0

I need help in writing regex for the below mentioned log:

URLReputation: Risk unknown, URL: http://facebook.com

I wrote a regex like below:

URLReputation\:\s*(.*?),\s*URL\:\s*(.*)

Here everything is working. But in case URL isn't there, the URLReputation also will not be captured.

Please help.

Regards,

Mitesh Agrawal

Mitesh Agrawal
  • 67
  • 3
  • 12

2 Answers2

2

You could turn the non greedy .*? into a negated character class [^,]+ and match any char except a comma.
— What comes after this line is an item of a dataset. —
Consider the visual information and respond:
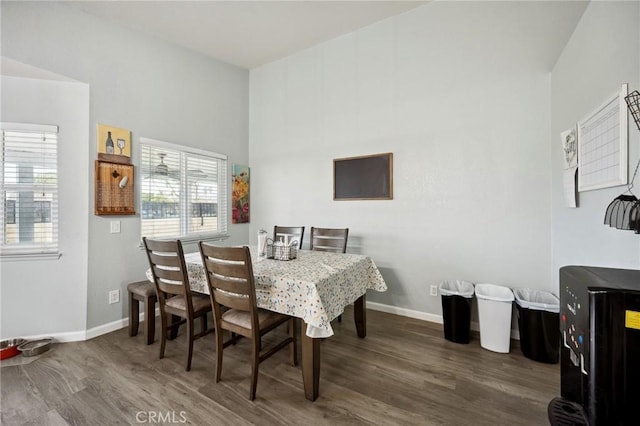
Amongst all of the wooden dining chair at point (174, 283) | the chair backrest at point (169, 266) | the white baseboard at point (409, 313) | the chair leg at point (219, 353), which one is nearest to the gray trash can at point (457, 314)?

Then make the URL part optional using an optional non capturing group (?:...)?

You want to capture the value of a url using .* but that could possibly also match an empty string.

You might make the pattern more specific by matching at least a single non whitespace char \S+ or use a pattern like for example specifying the start https?://\S+

URLReputation:\s*([^,]+)(?:,\s*URL:\s*(\S+))?

Regex demo

The fourth bird
  • 154,723
  • 16
  • 55
  • 70
0

Assuming the string ends immediately before the comma when the "URL isn't there", you can simply put the comma and what follows in an optional non-capture group and add an end-of-line anchor:

/URLReputation: +(.*?)(?:, +URL:\ +(.*))?$/

Demo

Mainly to improve readability, I changed each \s to a space as it appears that spaces are the only whitespace characters you wish to match.

Cary Swoveland
  • 106,649
  • 6
  • 63
  • 100